# Requirements
Please reproduce the entries word for word, beginning with the line that contains "How far from" and continuing through the end of the entries. Leave the pictures out of your answer.

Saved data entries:
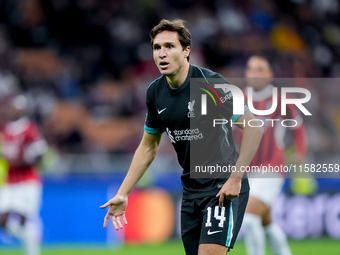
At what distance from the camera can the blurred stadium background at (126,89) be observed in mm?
11328

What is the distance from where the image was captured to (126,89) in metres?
14.0

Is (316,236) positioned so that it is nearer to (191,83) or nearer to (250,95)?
(250,95)

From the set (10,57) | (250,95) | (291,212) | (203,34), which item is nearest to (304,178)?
(291,212)

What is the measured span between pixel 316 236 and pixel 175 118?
23.9 ft

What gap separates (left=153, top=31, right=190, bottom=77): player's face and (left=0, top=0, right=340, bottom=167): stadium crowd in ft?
25.1

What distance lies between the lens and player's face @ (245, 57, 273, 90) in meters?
7.72

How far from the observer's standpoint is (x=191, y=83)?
5.07 metres

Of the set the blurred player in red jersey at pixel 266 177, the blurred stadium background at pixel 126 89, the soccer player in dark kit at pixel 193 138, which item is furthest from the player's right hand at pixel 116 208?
the blurred stadium background at pixel 126 89

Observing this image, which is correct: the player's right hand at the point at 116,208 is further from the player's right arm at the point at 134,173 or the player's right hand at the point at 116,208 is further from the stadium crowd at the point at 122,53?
the stadium crowd at the point at 122,53

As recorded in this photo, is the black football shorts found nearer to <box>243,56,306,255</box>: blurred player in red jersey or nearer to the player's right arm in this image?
the player's right arm

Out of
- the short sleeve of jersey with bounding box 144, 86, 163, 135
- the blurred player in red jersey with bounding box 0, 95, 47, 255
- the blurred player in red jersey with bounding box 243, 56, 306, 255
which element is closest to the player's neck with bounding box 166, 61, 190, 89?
the short sleeve of jersey with bounding box 144, 86, 163, 135

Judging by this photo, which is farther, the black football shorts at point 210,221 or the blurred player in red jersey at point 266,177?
the blurred player in red jersey at point 266,177

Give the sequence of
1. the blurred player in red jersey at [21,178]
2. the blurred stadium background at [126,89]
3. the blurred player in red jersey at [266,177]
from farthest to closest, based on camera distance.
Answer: the blurred stadium background at [126,89]
the blurred player in red jersey at [21,178]
the blurred player in red jersey at [266,177]

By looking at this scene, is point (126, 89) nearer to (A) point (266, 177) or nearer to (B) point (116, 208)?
(A) point (266, 177)
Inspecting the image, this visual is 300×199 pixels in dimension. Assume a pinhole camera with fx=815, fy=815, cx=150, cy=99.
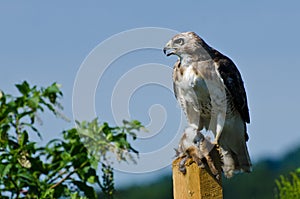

# Reply to the exercise
How far from the observer's standpoint is (x=191, y=83)?
5.07 metres

Of the set the blurred player in red jersey at pixel 266 177, the blurred stadium background at pixel 126 89, the soccer player in dark kit at pixel 193 138, which item is furthest from the player's right hand at pixel 116 208?
the blurred stadium background at pixel 126 89

Observing this image, which is correct: the player's right hand at the point at 116,208 is further from the player's right arm at the point at 134,173 or the player's right hand at the point at 116,208 is further from the stadium crowd at the point at 122,53?
the stadium crowd at the point at 122,53

As recorded in this photo, is the black football shorts found nearer to <box>243,56,306,255</box>: blurred player in red jersey or nearer to the player's right arm in this image?
the player's right arm

Out of
- the short sleeve of jersey with bounding box 144, 86, 163, 135
- the blurred player in red jersey with bounding box 0, 95, 47, 255
- the blurred player in red jersey with bounding box 243, 56, 306, 255
which element is closest to the player's neck with bounding box 166, 61, 190, 89?
the short sleeve of jersey with bounding box 144, 86, 163, 135

Judging by this photo, which is farther, the black football shorts at point 210,221 or the blurred player in red jersey at point 266,177?
the blurred player in red jersey at point 266,177

Give the sequence of
1. the blurred player in red jersey at [21,178]
2. the blurred stadium background at [126,89]
3. the blurred player in red jersey at [266,177]
from farthest to closest, based on camera distance.
Answer: the blurred stadium background at [126,89]
the blurred player in red jersey at [21,178]
the blurred player in red jersey at [266,177]

By looking at this scene, is point (126, 89) nearer to (A) point (266, 177) or nearer to (B) point (116, 208)?
(A) point (266, 177)
Inspecting the image, this visual is 300×199 pixels in dimension. Assume a pinhole camera with fx=815, fy=815, cx=150, cy=99.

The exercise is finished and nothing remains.